Caltagirone – Il 3 giugno Francesco Gaetano Caltagirone aveva già chiesto il rinvio dell’assemblea per avere più informazioni sul dossier. L’ad Alberto Nagel rifiutò. «La richiesta conferma l’evidente conflitto di interessi del socio Caltagirone», commentavano fonti del Sole24Ore. Caltagirone è infatti titolare del 9,9% in Montepaschi, del 6,2% in Generali e del 10% in Mediobanca (dopo il rastrellamento di titoli in Borsa degli ultimi 40 giorni, che ha tolto dal mercato almeno l’11% del capitale). «Procedere con la convocazione dell’assemblea degli azionisti prima della negoziazione degli accordi distributivi, processo che potrebbe richiedere mesi di lavoro, è una scelta fatta nell’esclusivo interesse alla trasparenza nei confronti del mercato, delle autorità di vigilanza e della controparte – si diceva -. E non è chiaro perché la controparte dovrebbe negoziare degli accordi distribuitivi senza alcuna certezza in ordine al sostegno degli azionisti di Mediobanca all’offerta». Ieri il dietro front: di fronte alla carenza di voti e al possibile fallimento dell’operazione, anche il cda teme. Il rischio è troppo forte per Mediobanca, che pur di non compromettere il progetto si è detta pronta anche a liquidare la storica partecipazione in Generali (14%).

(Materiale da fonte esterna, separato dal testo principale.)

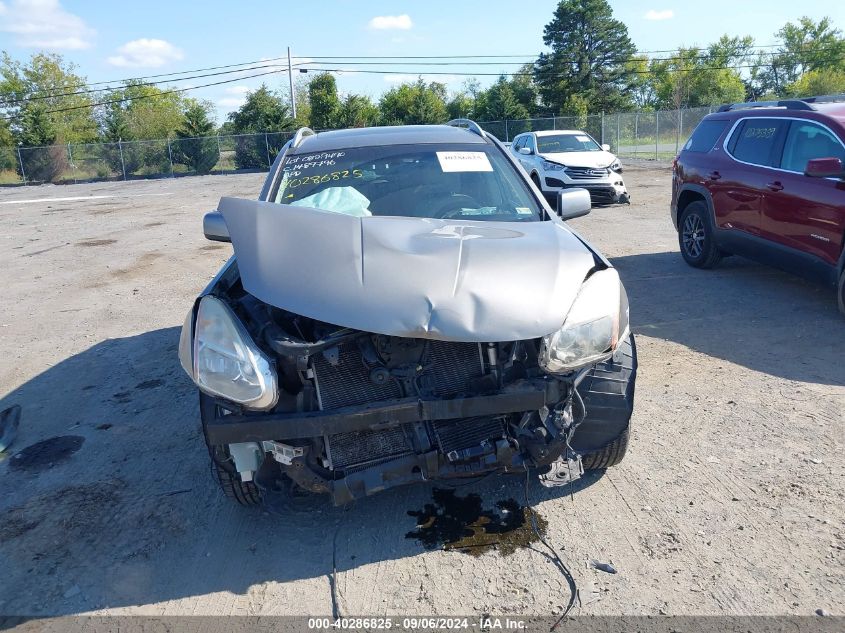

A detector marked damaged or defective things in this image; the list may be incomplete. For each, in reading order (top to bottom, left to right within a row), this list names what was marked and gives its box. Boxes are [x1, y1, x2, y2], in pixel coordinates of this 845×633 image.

crumpled hood [540, 151, 612, 169]
crumpled hood [221, 198, 596, 344]
damaged silver suv [181, 117, 636, 504]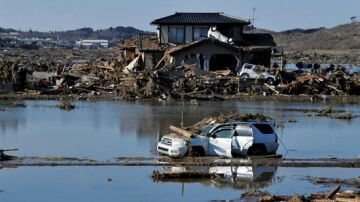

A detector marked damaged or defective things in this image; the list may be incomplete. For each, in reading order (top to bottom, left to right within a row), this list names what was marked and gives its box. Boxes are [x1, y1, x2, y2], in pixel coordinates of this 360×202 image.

broken window [169, 26, 186, 44]
damaged house [151, 12, 276, 71]
broken window [208, 54, 239, 72]
overturned white car [157, 121, 278, 158]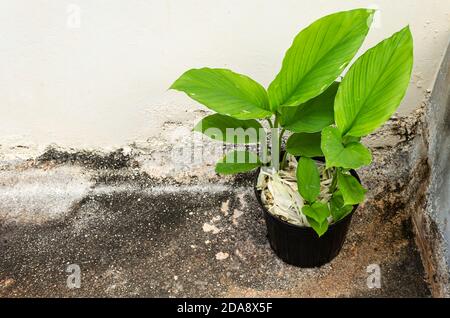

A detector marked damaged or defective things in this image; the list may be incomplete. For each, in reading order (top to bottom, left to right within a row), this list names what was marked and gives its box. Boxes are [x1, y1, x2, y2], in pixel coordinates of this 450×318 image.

cracked concrete [0, 107, 432, 298]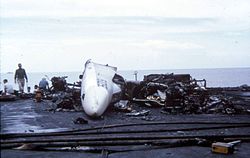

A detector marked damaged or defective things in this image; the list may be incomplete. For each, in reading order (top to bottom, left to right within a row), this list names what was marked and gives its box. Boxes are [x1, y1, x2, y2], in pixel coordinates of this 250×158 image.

burnt wreckage heap [48, 73, 248, 115]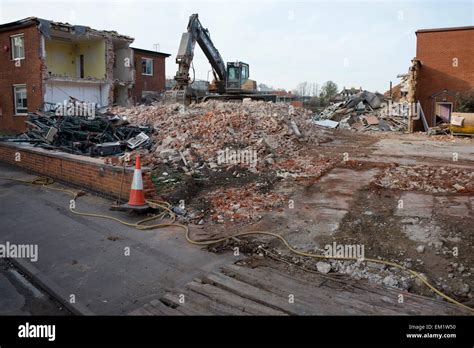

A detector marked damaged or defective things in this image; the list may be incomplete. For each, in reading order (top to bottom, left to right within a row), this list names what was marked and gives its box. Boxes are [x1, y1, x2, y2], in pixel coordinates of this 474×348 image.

broken roof [0, 16, 133, 41]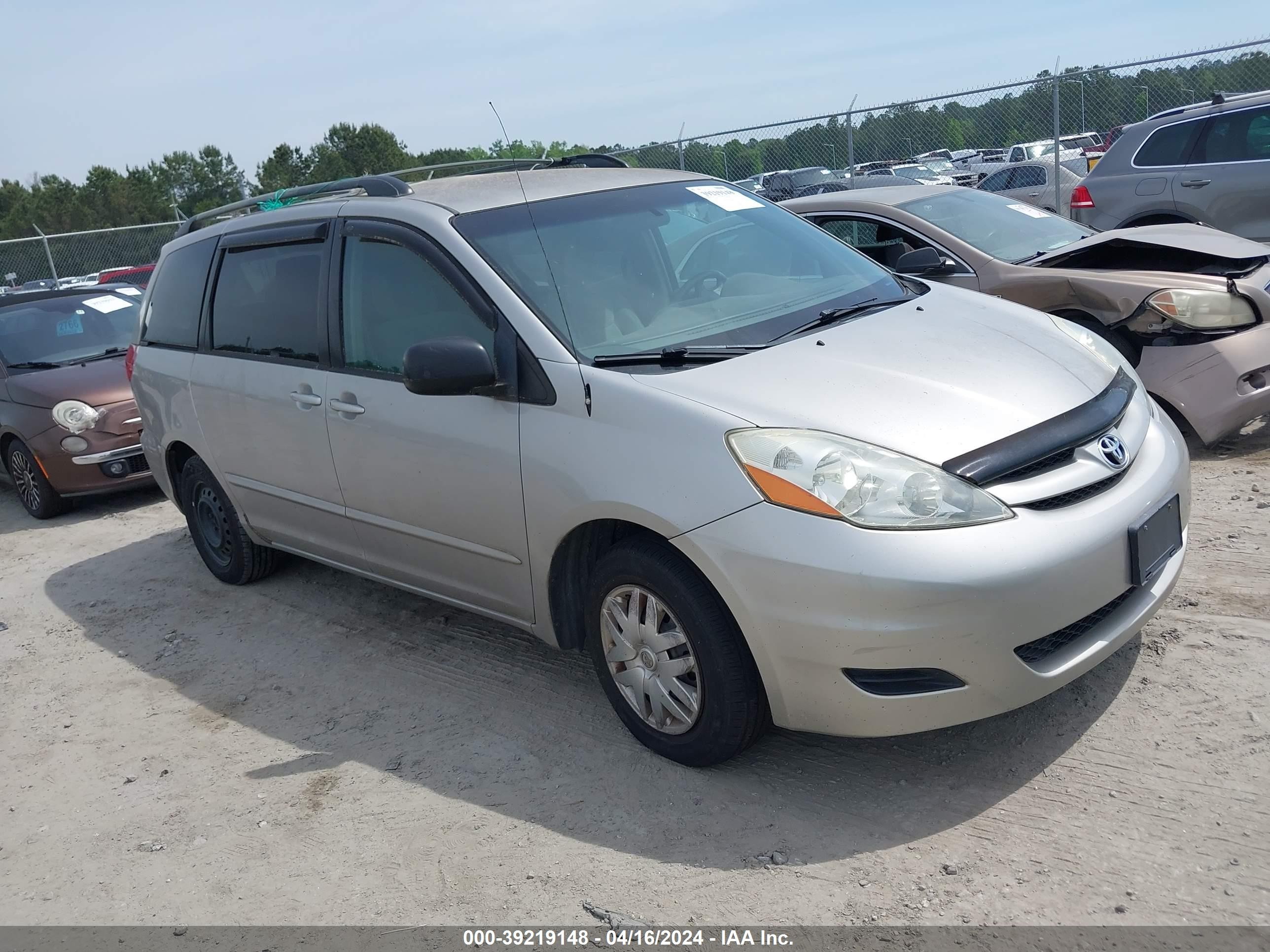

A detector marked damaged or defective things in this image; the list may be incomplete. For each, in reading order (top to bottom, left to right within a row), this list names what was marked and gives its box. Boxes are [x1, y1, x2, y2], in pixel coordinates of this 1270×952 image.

damaged beige car [789, 187, 1262, 447]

I no e le astensioni – Oltre al no di Caltagirone (10%), avrebbe pesato l’astensione di Delfin (20%), del 5,5% delle Casse pensionistiche (Enasacro, Enpam, Cassa Forense), di Minozzi-Gavio (0,5%) e di Amundi – Crédit Agricole (0,8%). Poi Unicredit (1,9%), Benetton (2,2%) e JP Morgan e Jefferies (2%). In sintesi, si sarebbe superato abbondantemente il 42%. E considerate le partecipazioni (stimate attorno all’80%), il numero sarebbe bastato a far saltare l’operazione.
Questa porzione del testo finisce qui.